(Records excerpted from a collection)
· · · · ·
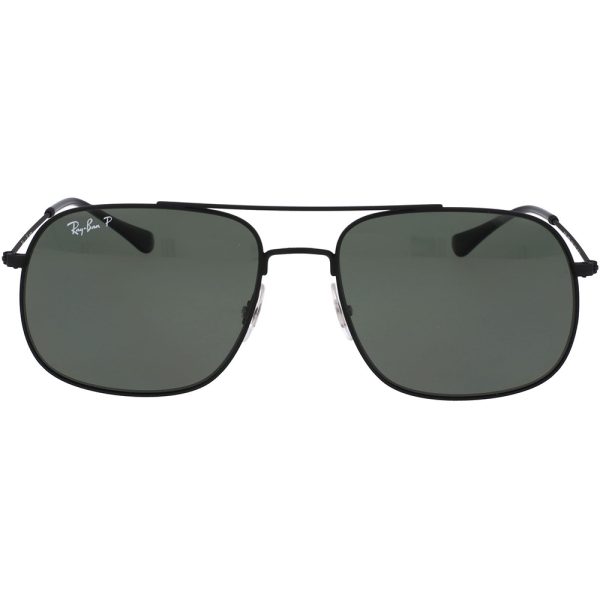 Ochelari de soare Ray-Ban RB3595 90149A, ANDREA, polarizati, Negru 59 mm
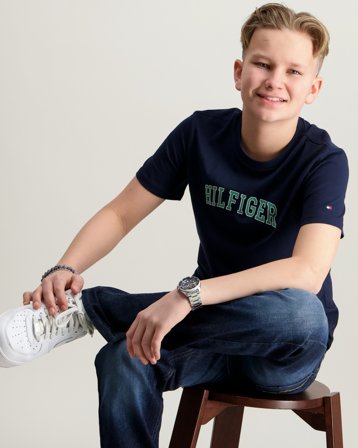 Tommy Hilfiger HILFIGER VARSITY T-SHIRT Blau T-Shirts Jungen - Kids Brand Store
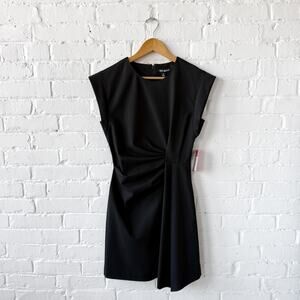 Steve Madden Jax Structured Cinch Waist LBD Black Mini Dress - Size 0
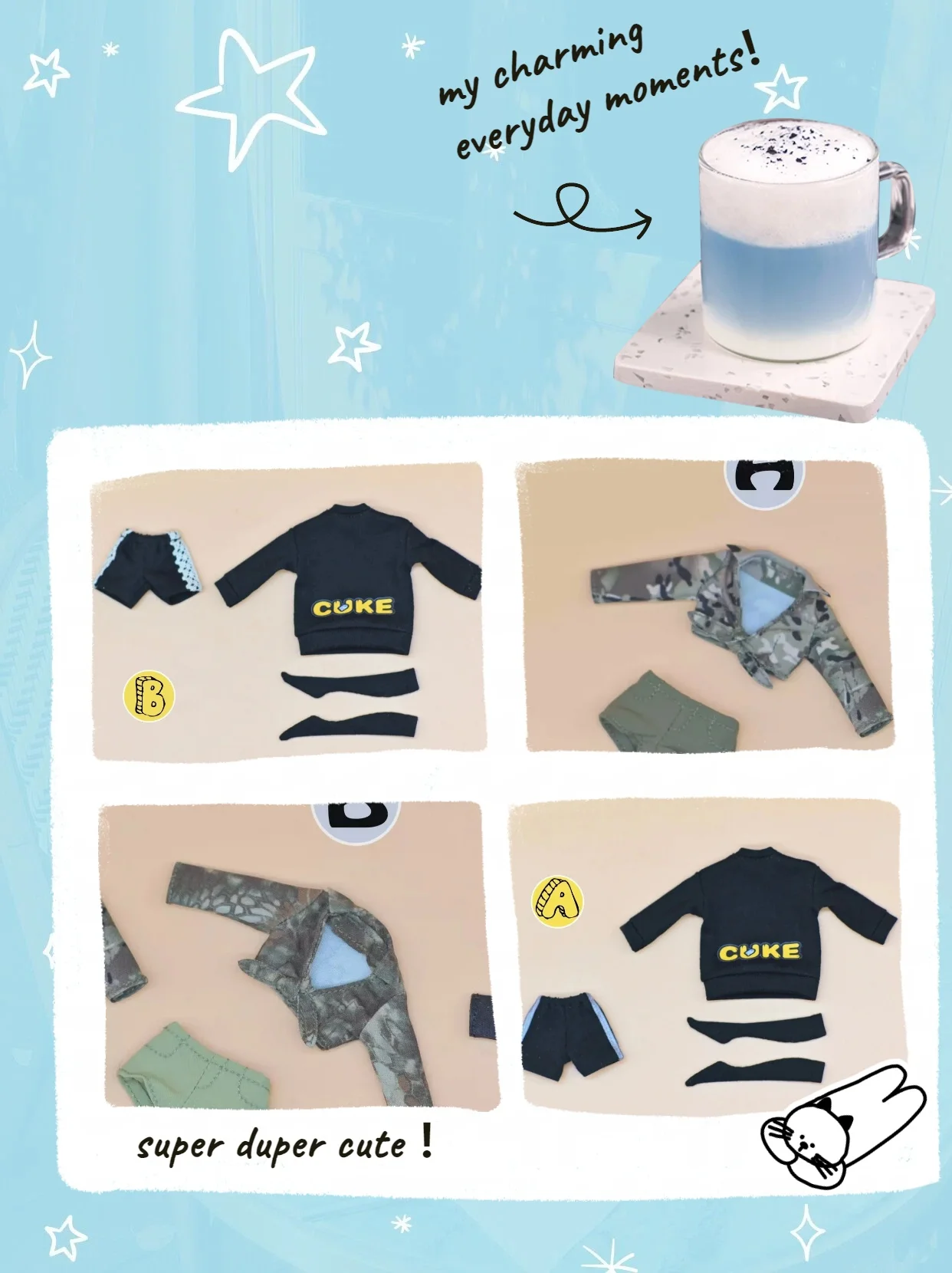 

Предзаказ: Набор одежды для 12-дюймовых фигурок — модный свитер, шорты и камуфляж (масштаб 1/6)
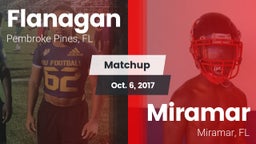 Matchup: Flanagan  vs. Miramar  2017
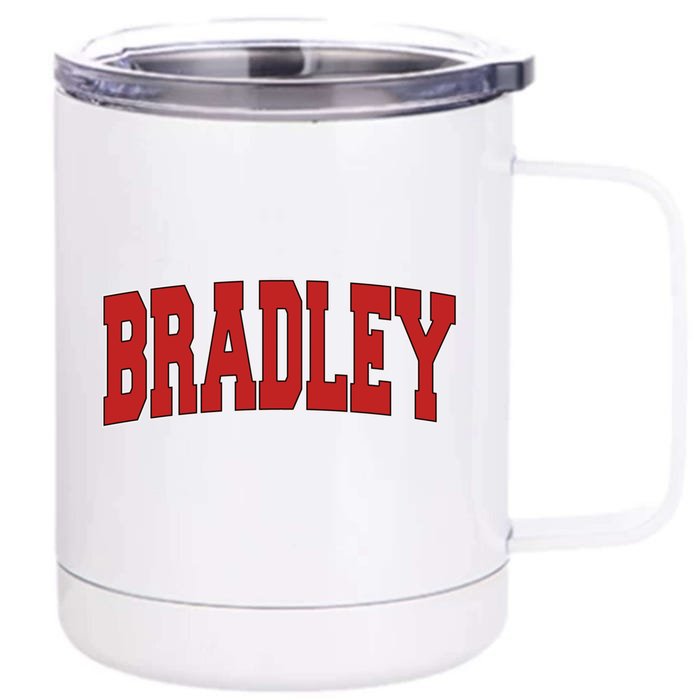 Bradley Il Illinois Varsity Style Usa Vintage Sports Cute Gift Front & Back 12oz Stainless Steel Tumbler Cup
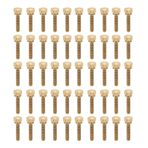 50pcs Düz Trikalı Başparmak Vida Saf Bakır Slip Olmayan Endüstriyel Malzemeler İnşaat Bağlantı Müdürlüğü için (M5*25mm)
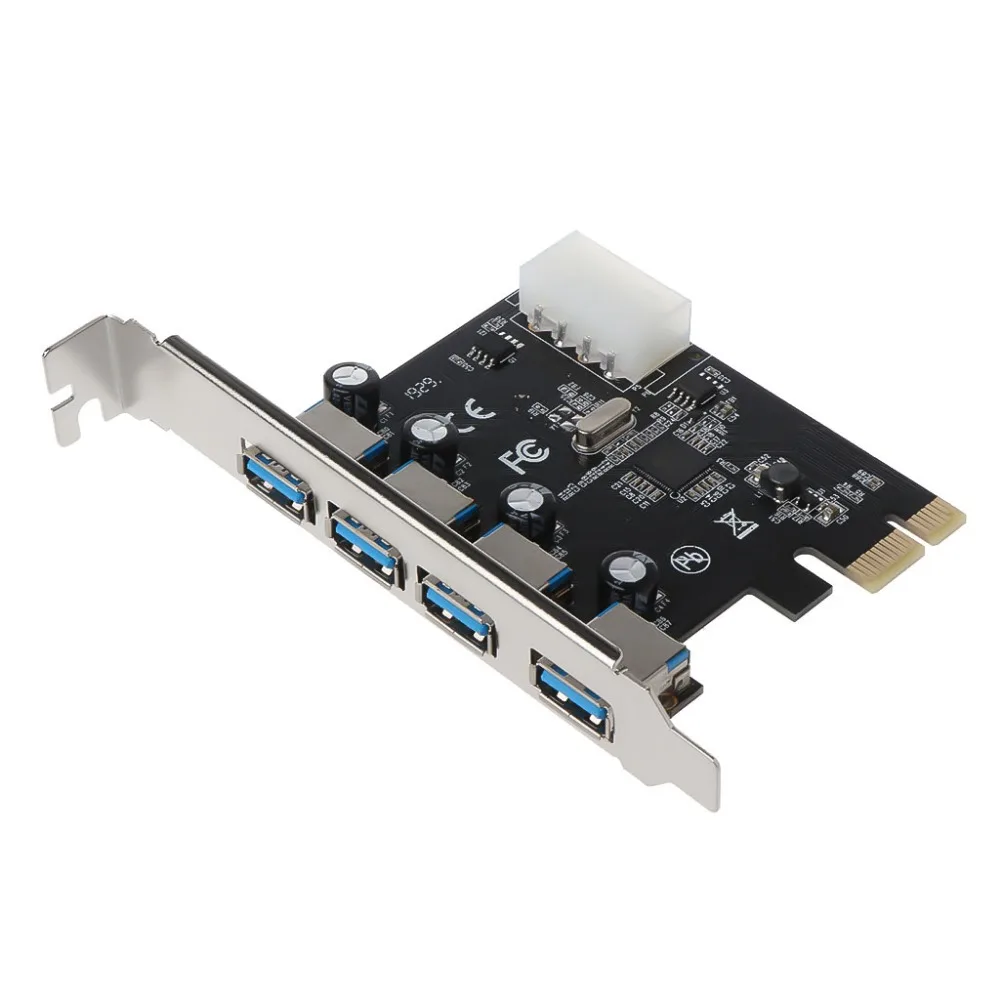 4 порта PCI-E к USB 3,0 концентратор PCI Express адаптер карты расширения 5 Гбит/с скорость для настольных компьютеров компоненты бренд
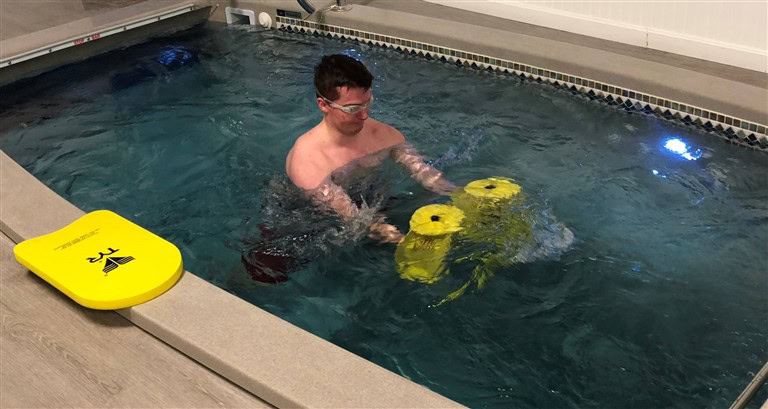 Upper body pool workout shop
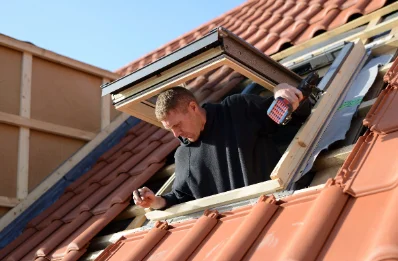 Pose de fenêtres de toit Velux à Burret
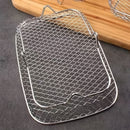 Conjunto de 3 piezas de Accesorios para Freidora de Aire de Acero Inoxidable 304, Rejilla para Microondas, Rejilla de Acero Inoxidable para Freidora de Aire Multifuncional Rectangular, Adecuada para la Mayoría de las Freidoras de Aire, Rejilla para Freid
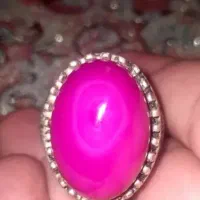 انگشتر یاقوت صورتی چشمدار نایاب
· · · · ·
Repeat every one of the records above word for word, leaving out the pictures.

* [Finished exercise]
 Ochelari de soare Ray-Ban RB3595 90149A, ANDREA, polarizati, Negru 59 mm
 Tommy Hilfiger HILFIGER VARSITY T-SHIRT Blau T-Shirts Jungen - Kids Brand Store
 Steve Madden Jax Structured Cinch Waist LBD Black Mini Dress - Size 0

Предзаказ: Набор одежды для 12-дюймовых фигурок — модный свитер, шорты и камуфляж (масштаб 1/6)
 Matchup: Flanagan  vs. Miramar  2017
 Bradley Il Illinois Varsity Style Usa Vintage Sports Cute Gift Front & Back 12oz Stainless Steel Tumbler Cup
 50pcs Düz Trikalı Başparmak Vida Saf Bakır Slip Olmayan Endüstriyel Malzemeler İnşaat Bağlantı Müdürlüğü için (M5*25mm)
 4 порта PCI-E к USB 3,0 концентратор PCI Express адаптер карты расширения 5 Гбит/с скорость для настольных компьютеров компоненты бренд
 Upper body pool workout shop
 Pose de fenêtres de toit Velux à Burret
 Conjunto de 3 piezas de Accesorios para Freidora de Aire de Acero Inoxidable 304, Rejilla para Microondas, Rejilla de Acero Inoxidable para Freidora de Aire Multifuncional Rectangular, Adecuada para la Mayoría de las Freidoras de Aire, Rejilla para Freid
 انگشتر یاقوت صورتی چشمدار نایاب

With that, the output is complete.